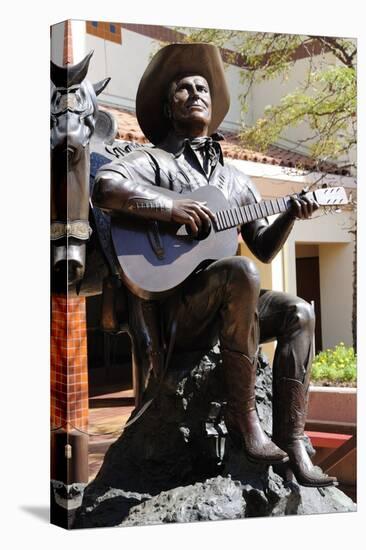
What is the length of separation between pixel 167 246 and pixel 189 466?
3.76ft

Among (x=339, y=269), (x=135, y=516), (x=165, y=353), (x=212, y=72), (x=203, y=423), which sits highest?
(x=212, y=72)

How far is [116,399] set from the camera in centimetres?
502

▶ PROBLEM TO WORK ON
Reproduce exactly, with nothing added, the lines from the one that contains "which sits highest?" to the end of the data.

▶ EXERCISE ANSWER
Among (x=339, y=269), (x=135, y=516), (x=165, y=353), (x=212, y=72), (x=203, y=423), which sits highest?
(x=212, y=72)

How far is [116,399] set from the camera in centimetres?
502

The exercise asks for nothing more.